Estimate for 2015 Social Security Disability COLA Released
October 20th, 2014|
Making ends meet can be a struggle those who receive Social Security Disability benefits. Ricipients must meet strict income limits that prevent savings from being accumulated to be eligible for Disability benefit payments. These financial concerns can be compounded by inflation rates that drive up the cost of goods and services.
What is A COLA?
To combat the latter problem, the Social Security Administration reevaluates how disability payments are structured each year to determine if increases or decreases in payouts are needed. This is often referred to as a Cost of Living Adjustment (COLA).
COLAs use a complex equation to figure the amount of benefits each disability recipient should receive based on the costs of certain items and services necessary for everyday life, including food, fuel, transportation, electricity, and housing.
What Will Next Year’s COLA Be?
Officials say that as long as costs are stable throughout the remainder of the year, disability recipients should expect to see a small increase in benefit payments beginning in Jan. 2015. According to an article from FedSmith.com, current estimates are showing next year’s COLA to be around a 1.7 percent increase in payments.

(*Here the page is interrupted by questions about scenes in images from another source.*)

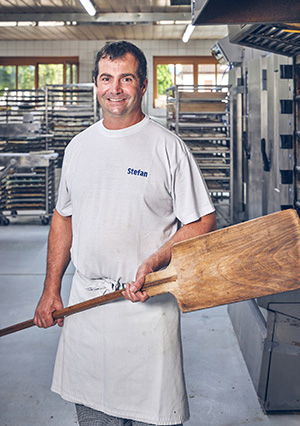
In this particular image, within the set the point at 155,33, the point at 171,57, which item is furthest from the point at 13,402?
the point at 171,57

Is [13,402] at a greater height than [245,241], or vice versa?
[245,241]

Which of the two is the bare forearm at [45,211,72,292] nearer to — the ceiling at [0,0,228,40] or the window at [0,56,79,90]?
the ceiling at [0,0,228,40]

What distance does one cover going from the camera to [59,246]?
1.76 metres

What Can You Do To Increase Benefits?
These numbers seem small, but there are some things you can do that could potentially increase the amount of benefits you receive. They include:
- Checking Benefit Statements– Mistakes are sometimes made in paperwork, and the Social Security Administration is no exception. This is why it’s vital to check benefit statements online or when they come in the mail to ensure your earned income is correct. An error with this number could significantly affect the amount of benefits you receive.
- Apply for Other Income Resources– If you receive Social Security Disability, you may also qualify for other benefits programs.
- Join Ticket To Work– The Ticket To Work program can help you transition back into a job after being disabled, while still being able to collect benefits for a disability.